Cortisol abnormalities from adrenal fatigue can cause the thyroid to function at a suboptimal level by inhibiting the conversion of T4 inactive thyroid to T3, active thyroid in the liver. Additionally, elevated cortisol can lead to thyroid hormone receptor insensitivity where even with adequate levels, normal function can be blocked. Cortisol can increase reverse T3 which is inactive and binds to normal T3 receptors blocking normal function. High cortisol can also increase the excretion of iodine which is very important to the thyroid function. Lastly, elevated cortisol blocks TSH production and thus affecting the feedback loop of the thyroid.
Blood sugar is intricately related to adrenal gland function and vice versa. Chronically elevated cortisol levels from adrenal stress will cause insulin receptor insensitivity and elevated blood glucose levels. Excess sugar will be converted into fat and stored mainly around the abdomen, hips and thighs.
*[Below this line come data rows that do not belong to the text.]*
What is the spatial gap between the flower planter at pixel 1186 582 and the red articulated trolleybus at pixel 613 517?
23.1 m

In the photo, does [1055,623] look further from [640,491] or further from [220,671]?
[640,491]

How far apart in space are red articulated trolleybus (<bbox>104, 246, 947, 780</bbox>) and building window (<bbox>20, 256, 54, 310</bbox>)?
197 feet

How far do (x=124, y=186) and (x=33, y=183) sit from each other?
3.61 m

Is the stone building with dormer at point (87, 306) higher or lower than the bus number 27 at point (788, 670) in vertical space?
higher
This also puts extra stress on the pancreas to make more insulin to deal with the excess blood sugar which increases the risk of diabetes.
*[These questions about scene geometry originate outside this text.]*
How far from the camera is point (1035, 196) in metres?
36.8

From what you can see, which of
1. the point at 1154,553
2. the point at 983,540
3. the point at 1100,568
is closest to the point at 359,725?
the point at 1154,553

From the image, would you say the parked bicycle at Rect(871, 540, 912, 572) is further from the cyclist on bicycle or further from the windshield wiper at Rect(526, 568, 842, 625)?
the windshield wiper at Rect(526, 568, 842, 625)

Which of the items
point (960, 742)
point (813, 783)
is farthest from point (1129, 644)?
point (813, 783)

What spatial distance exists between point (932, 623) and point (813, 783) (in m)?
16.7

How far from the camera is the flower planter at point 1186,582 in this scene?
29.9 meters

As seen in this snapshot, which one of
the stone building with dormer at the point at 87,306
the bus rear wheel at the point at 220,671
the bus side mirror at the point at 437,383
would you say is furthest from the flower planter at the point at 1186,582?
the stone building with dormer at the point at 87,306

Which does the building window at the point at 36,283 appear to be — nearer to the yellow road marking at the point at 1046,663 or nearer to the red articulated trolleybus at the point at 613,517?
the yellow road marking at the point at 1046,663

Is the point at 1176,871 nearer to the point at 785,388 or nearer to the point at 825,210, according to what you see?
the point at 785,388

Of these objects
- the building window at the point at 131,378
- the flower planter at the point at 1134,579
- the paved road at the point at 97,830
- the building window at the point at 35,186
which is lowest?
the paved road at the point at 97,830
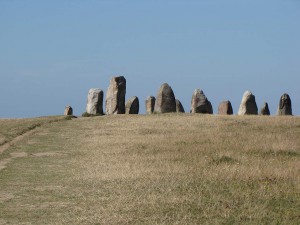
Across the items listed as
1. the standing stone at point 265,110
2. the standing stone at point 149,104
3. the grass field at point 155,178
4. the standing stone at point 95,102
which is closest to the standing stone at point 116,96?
the standing stone at point 95,102

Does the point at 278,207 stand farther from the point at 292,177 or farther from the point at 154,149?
the point at 154,149

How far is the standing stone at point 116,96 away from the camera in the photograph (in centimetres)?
5188

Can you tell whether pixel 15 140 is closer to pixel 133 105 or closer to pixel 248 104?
pixel 133 105

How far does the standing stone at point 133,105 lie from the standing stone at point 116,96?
1.26m

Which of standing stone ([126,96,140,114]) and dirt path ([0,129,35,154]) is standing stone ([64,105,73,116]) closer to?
standing stone ([126,96,140,114])

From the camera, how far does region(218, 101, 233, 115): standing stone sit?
5291cm

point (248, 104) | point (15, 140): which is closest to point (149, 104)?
point (248, 104)

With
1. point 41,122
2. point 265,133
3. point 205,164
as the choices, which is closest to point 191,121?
point 265,133

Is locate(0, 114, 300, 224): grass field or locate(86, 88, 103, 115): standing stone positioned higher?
locate(86, 88, 103, 115): standing stone

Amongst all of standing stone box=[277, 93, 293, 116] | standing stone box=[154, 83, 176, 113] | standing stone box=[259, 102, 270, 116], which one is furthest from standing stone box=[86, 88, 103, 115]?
standing stone box=[277, 93, 293, 116]

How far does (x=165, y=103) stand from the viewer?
50.3 meters

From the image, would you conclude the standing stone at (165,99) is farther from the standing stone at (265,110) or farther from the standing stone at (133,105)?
the standing stone at (265,110)

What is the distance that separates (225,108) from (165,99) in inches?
260

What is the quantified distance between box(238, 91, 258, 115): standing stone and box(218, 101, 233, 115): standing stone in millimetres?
1382
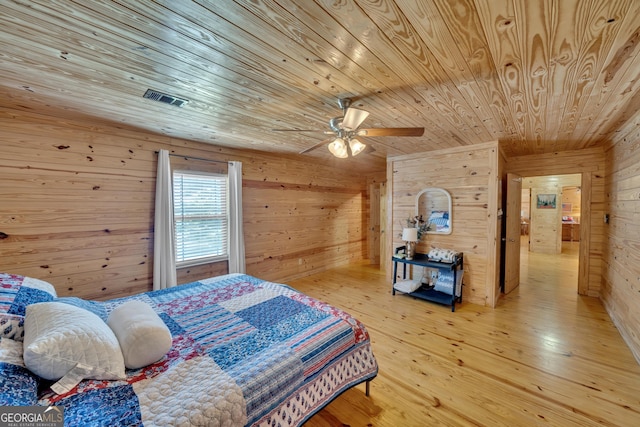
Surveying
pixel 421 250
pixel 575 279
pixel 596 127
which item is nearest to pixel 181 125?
pixel 421 250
The connection continues as the thyroid hormone’s main function is to regulate metabolism through the burning of sugar, fat and protein. Insulin resistance prevents adequate sugar transport into the cell decreasing the available fuel for energy production. This puts an increased strain on the thyroid to make more hormone and can eventually lead to hypothyroidism and similarly hypothyroidism can put a strain on insulin transport and may cause insulin resistance.
You may ask which comes first – adrenal dysfunction or blood sugar dysfunction or hypothyroid? It doesn’t matter because when one starts to become imbalanced so goes the others. Hence the important of treating each pyramid with symptoms and lab abnormalities and starting with the overriding pyramid.
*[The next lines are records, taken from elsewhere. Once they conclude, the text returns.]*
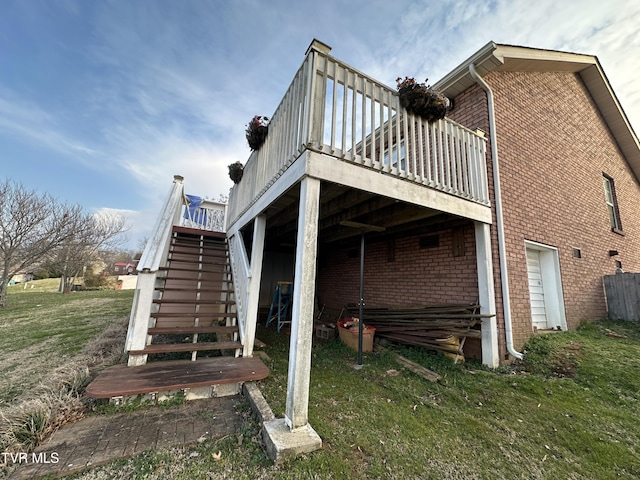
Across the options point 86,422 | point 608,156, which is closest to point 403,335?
point 86,422

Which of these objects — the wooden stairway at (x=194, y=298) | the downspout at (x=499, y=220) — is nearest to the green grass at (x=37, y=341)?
the wooden stairway at (x=194, y=298)

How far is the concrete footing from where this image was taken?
6.28 ft

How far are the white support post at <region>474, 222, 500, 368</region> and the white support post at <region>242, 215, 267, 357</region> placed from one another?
3429 mm

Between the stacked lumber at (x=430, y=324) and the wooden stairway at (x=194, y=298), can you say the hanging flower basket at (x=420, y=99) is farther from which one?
the wooden stairway at (x=194, y=298)

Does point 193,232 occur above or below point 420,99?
below

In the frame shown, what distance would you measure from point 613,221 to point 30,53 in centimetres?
1575

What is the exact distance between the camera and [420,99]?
3.39 meters

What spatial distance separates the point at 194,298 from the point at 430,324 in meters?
4.25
The Adrenal & Gut are connected as well.
The links continue pyramid to pyramid—-
Elevated cortisol levels slowly eat away at the one layer thick lining of the immune system that lines the gastrointestinal (GI) tract. Cortisol also increases inflammation in the GI tract and prevents the cells that line the GI tract from regenerating which increases the risk of ulcers. This leads to increased infections from parasites, yeast, mold, fungi, viruses, and bacteria which further stresses the adrenal glands creating a vicious cycle. Chronic stressors and high cortisol can also perpetuate leaky gut which is a condition in which gaps open in the intestinal barrier allow undigested proteins and toxins to enter the bloodstream uninhibited. This puts a major stress on the body’s immune system and can lead to immune dysfunction, further adrenal stress, fatigue and thyroid hormone imbalance.